Se concentró en la linterna. La cubierta de hierro, ardiendo. El movimiento oscilante del asa de metal en la mano del minero. En su interior, el gas, quemándose, iluminando. Los rayos de luz expulsados desde el interior, atravesando el cristal, calentando todo a su alrededor. Demasiado calor. Kiru apretó los puños sin darse cuenta, algo que siempre había intentado no hacer para no delatarse. Nadie la vería ahora. Estaba lejos del objetivo y necesitaba toda la concentración necesaria. Apretó más fuerte. Escuchó su Eco.

La linterna metálica se calentó. El calor se extendió por el metal hacia el asa, ardiendo, llegando a la mano del minero. Un grito del minero. Un golpe metálico en el suelo. Una pequeña explosión. La oscuridad de nuevo. Gritos. Mineros corriendo en dirección opuesta.

―¡Están armados! ―gritó uno de ellos.

Mineros reagrupándose hacia la entrada de la cueva, buscando refuerzos, preparando más armas y linternas. La chica y el niño aún agazapados temblando. ¿Es que lo tenía que hacer todo? Corrió hasta ellos, que se sobresaltaron al verla llegar.
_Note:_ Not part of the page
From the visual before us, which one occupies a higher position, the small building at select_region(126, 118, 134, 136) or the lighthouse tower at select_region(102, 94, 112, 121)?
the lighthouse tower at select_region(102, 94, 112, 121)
―¡Vamos! ¿Por qué no os movéis?

La chica salió de su trance al reconocerla, y con alegría salió corriendo detrás de ella, casi arrastrando al niño. Kiru volvió a seguir su camino, esta vez un poco más despacio, permitiéndoles seguirla. A lo lejos, los mineros disparaban balas al aire para asustarlas, pero sin atreverse a introducirse entre las espigas. No eran soldados y no se arriesgarían contra alguien armado, y esta era la única explicación que sabían dar a la rotura de la linterna.

Continuaron el camino a trompicones durante lo que pareció una eternidad hasta que por fin lo tuvieron ante sus ojos: la silueta de las torres de los edificios más altos recortada contra la esfera de la luna rojiza en el firmamento. Habían llegado a Gathelic.